01 December 2014
My BSc (honours) dissertation in physics was about angular distributions of J/Psi mesons produced at the CMS. The following is a reflection on the process I used in writing my dissertation, with some notes on what I did wrong and how I would do it differently.
Given that the project dealt with data from CERN, my main analysis tool was ROOT. For those unfamiliar with ROOT, it is a data analysis framework optimised for dealing large datasets such as those produced at the Large Hadron Collider. Python, and gnuplot are used to process the results produced by ROOT into a LaTeX ready table or graph.
There are alternatives to some of these programs (e.g. Word for LaTeX, MATLAB for Python/gnuplot), but my choices were ultimately by preference: I like the documents LaTeX produces over other programs, and Python I chose because I felt like it was good opportunity to learn a new language, and gnuplot for its LaTeX friendly plots.
For the dissertation itself, almost everything I wrote (including layout changes) was written into the single main .tex file. The only bits that weren't put into the main file was my code, images, and tables processed by the Python script.
In essence, the workflow is relatively simple, and looks like this:
Whilst the workflow is fairly straight forward, a few of my working decisions hampered the ability to
The LaTeX document also had problems due to its length, and made compiling a pain if there were any errors. The enjoyment in working with my project was greatly over shadowed by these organisational problems, and led to hours being wasted trying to fix problems or deciphering what I had done.
The biggest issue on the whole was not compartmentalising everything. This includes separating the main .tex files into separate smaller files that makes things easier to maintain and edit; separating data files into families either by creating a new folder to put the files in or creating some kind of sane naming convention, or even using ROOTs internal data structures; and splitting up the code I used for ROOT (consisting of 1000+ lines with a lot of histogram objects, repeated code, and minimal comments) into more manageable bites.
Why didn't I split everything up? Before I started writing my results, I had already read a few guides on writing a thesis in LaTeX. One of the first things that would be noted is to split your .tex files in to chapters or sections. Knowing this, I decided it was too much effort and put it all into one file. Needless to say, I regretted that decision when the .tex files became a bit large.
I have since learned from my experience, and from the perspective of a reformed ex-non-compartmentaliser, the grass is much, much greener on this side. The advantages of doing it would have solved most of my problems. The ability to view the structure of the code and to run what is necessary with minimal effort, the ability to isolate problems and solve them later, the ability to simply function without fighting against the code.

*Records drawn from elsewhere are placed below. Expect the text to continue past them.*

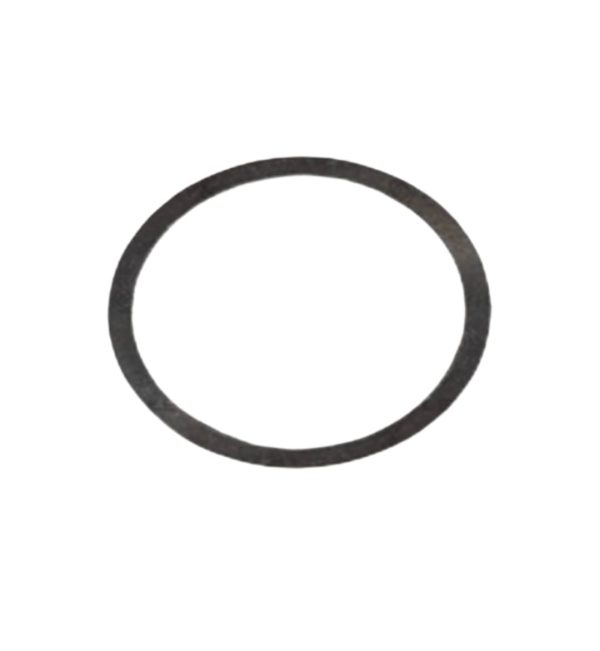 LEYPARTS F4903410 SPACER RING 014CM THK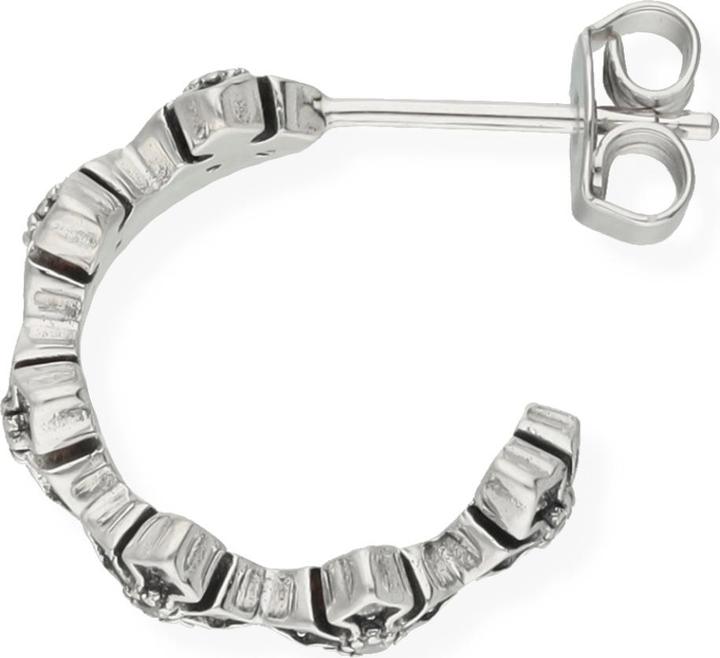 Produktbild Carat Cool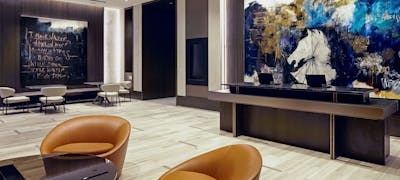 Hyatt Centric The Loop Chicago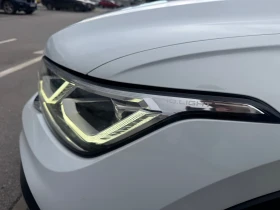 VW Tiguan, снимка 11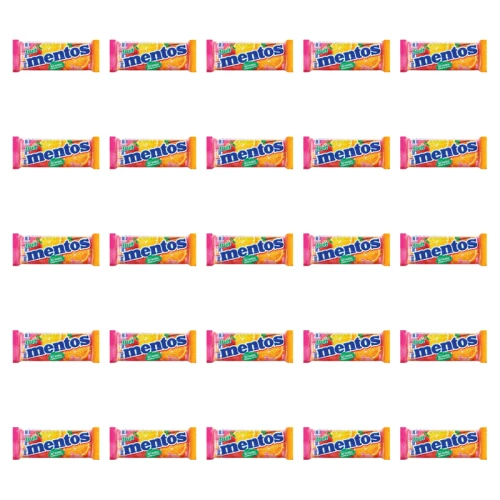 1773268402949-1566-2-x25-me8epa.png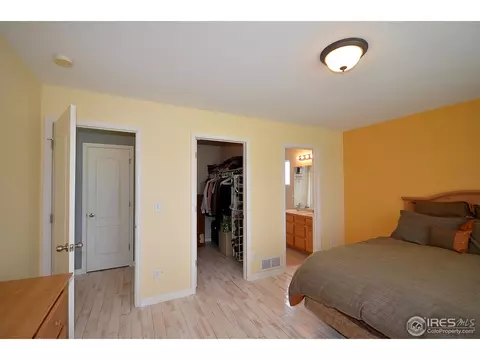 2900 Anchor Dr, Evans, CO 80620 photo 12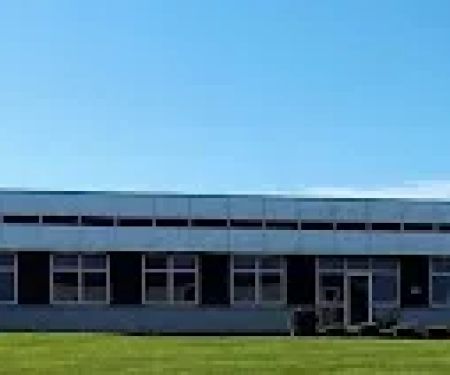 Gray & Associates LLP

I wish I wrote more comments. Not just in my programming code but my LaTeX stuff as well. In first year compsci there is a heavy emphasis on writing comments, even for the relatively simple tasks we were given. Clearly, that first year was a waste for me, since I wrote minimal amounts of documentation throughout the entire project. This made going through my code slow, especially if I hadn't look at that particular section for a few days.
Since finishing university, I had gained a great deal of respect for documentation, not only in code, but also general notes about errands. It doesn't matter if you're the only person who will read it, there will come a point where you put aside some bit code for an extended period of time, after which you'll come back to it and find you have no idea what you wrote. You may have some vague recollections, but you'll waste time relearning this piece of code because of the lack of documentation, incoherent variable names, and sometimes just weird bits that look right.

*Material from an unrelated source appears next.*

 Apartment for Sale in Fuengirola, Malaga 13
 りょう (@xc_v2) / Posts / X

Of course not everything can be documented, nor should it be. Names should be relatively self documenting. Names such as "bin1.dat", "v2pt6.dat", or "4bins.plt" are not self documenting. My data files are full of names like this, and it was not an experience I would like to repeat.

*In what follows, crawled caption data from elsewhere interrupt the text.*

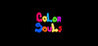 Color Souls Image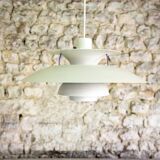 Louis Poulsen PH5 Suspension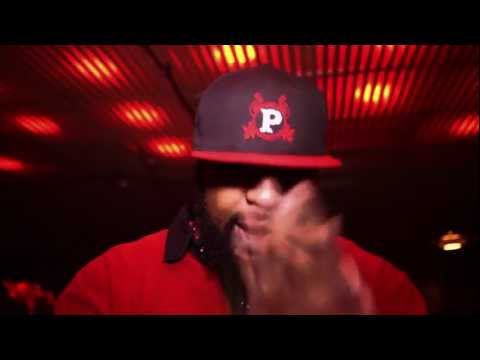 Loudmouf Choir feat. Sean Price (aka LugaLifta) - Make Da Muzick (OFFICIAL VIDEO)
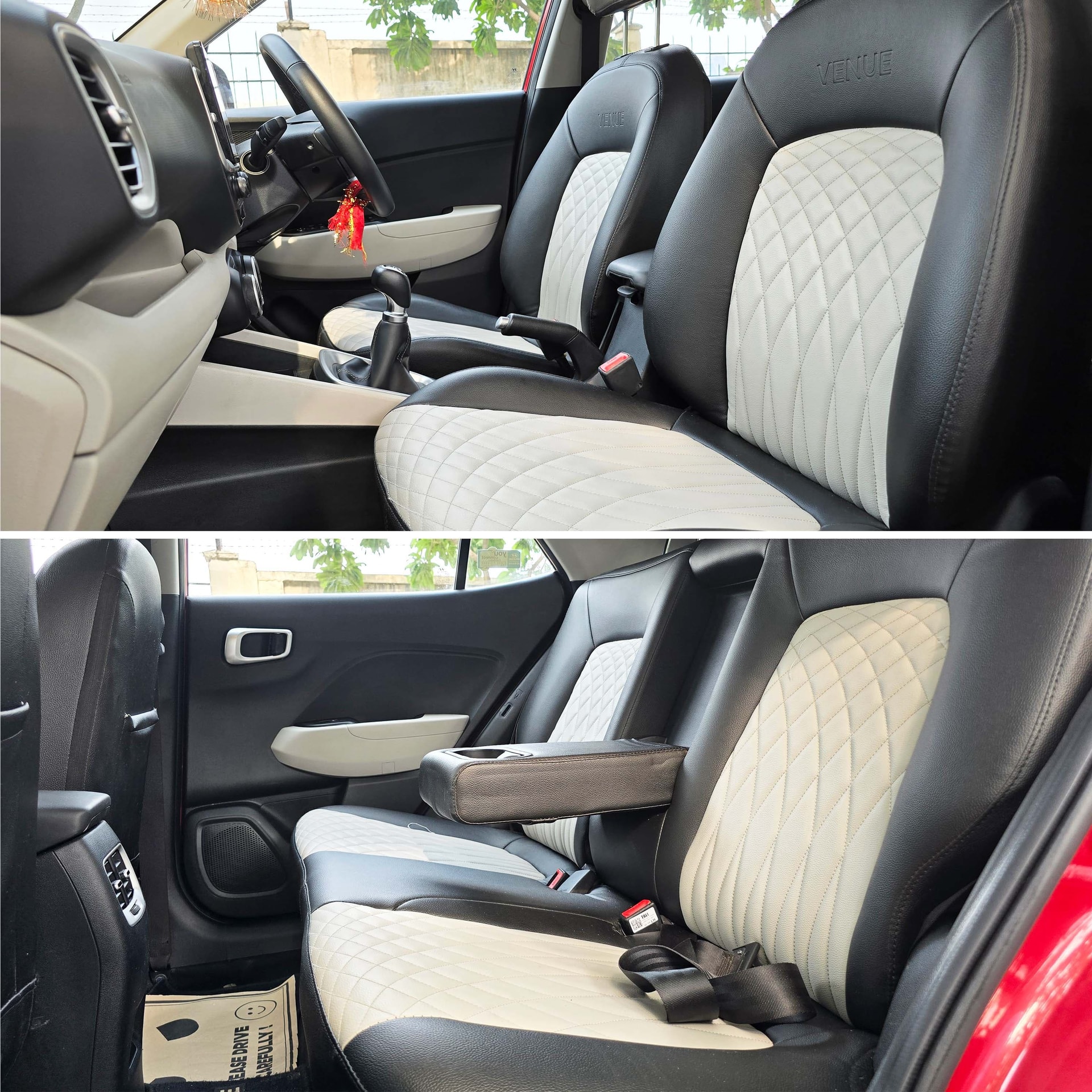 Venue image 17 Venue image 17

Whilst I may sound a bit angsty about my work, disregarding the content I am fairly happy with the final result. There were other things I could have done to improve my dissertation, including asking for more help, not leaving work to the last minute, and not losing over my cool because the plots produced from ROOT look different from those produced in gnuplot or pgflot. But the thing would have helped the most would have been to actually be enthusiastic for my topic, or even physics itself. In my final year of university, I realised stopped caring for physics in my second year of university. I am now quite happy that I have done so, as I've enjoyed myself far more doing programming and computery things than I did solving meaningless problems that thousands before had done.